Lesson 4: Complex Data Types: list / tuple / set / dictionary

Now, let's explore more complex data types, to store multiple values, like arrays in PHP.

There are two most popular types for ordered data, also known as sequences:

  • list - ordered sequences of elements
  • tuple - similar to lists but immutable (elements cannot be modified once defined)

In addition, there are non-ordered types:

  • set - unordered collection of unique elements
  • dict (dictionary) - an unordered collection of key-value pairs

Looks complex? Here they are in a nutshell.
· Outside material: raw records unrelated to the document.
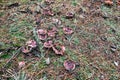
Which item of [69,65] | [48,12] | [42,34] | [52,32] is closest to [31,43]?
[42,34]

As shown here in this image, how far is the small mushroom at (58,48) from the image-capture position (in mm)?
2301

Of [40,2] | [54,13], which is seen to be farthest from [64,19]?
[40,2]

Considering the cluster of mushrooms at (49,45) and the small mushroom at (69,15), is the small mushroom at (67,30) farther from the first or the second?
the small mushroom at (69,15)

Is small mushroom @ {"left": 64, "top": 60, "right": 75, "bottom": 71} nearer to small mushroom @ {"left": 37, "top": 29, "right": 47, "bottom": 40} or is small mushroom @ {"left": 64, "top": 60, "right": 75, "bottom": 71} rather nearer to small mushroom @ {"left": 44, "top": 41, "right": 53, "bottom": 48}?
small mushroom @ {"left": 44, "top": 41, "right": 53, "bottom": 48}

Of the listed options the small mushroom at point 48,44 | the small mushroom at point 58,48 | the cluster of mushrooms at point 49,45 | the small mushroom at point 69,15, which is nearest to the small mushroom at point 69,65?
the cluster of mushrooms at point 49,45

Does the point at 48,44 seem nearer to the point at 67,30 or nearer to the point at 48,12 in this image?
the point at 67,30

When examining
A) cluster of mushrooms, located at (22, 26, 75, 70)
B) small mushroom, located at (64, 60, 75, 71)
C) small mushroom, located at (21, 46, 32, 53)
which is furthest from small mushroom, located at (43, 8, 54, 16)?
small mushroom, located at (64, 60, 75, 71)

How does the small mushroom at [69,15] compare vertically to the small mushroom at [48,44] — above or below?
above

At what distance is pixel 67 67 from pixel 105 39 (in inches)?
27.1

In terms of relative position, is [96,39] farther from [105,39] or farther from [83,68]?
[83,68]

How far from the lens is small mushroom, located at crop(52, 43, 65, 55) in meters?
2.30

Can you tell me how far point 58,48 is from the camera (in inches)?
92.7

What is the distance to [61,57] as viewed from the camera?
2.30 meters

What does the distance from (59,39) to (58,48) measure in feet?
0.49
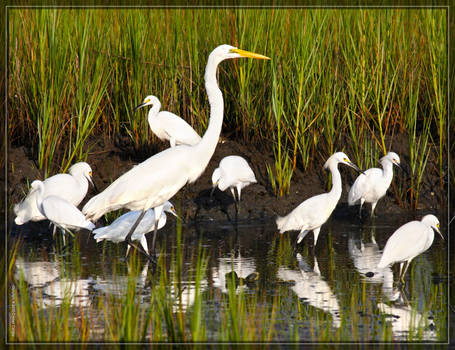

1names_list = ['John', 'James', 'Mandy'] # Python list, same as array in PHP
2print(names_list[1]) # Result: 'James'
3names_list[0] = 'Jon' # You can assign new values
4 
5# --------------------
6 
7names_tuple = ('John', 'James', 'Mandy') # Tuple: same as list, but you can't modify values
8print(names_tuple[1]) # Result: 'James'
9names_tuple[0] = 'Jon' # You CANNOT assign new values, you will get an error
10 
11# --------------------
12 
13names_set = {'John', 'James', 'Mandy'} # Set: without keys or order
14print(names_set[0]) # You can't do that, you will get an error
15 
16# --------------------
17 
18names_dict = { # Need sets with KEYS?
19 'CEO': 'John', # Dictionary: same as key-value array in PHP
20 'CTO': 'James',
21 'Lead Developer': 'Mandy'
22}
23print(names_dict['CEO']) # Result: 'John'

Of course, it's a bit hard to grasp all of those types at once, but it comes with real practice, later, example by example.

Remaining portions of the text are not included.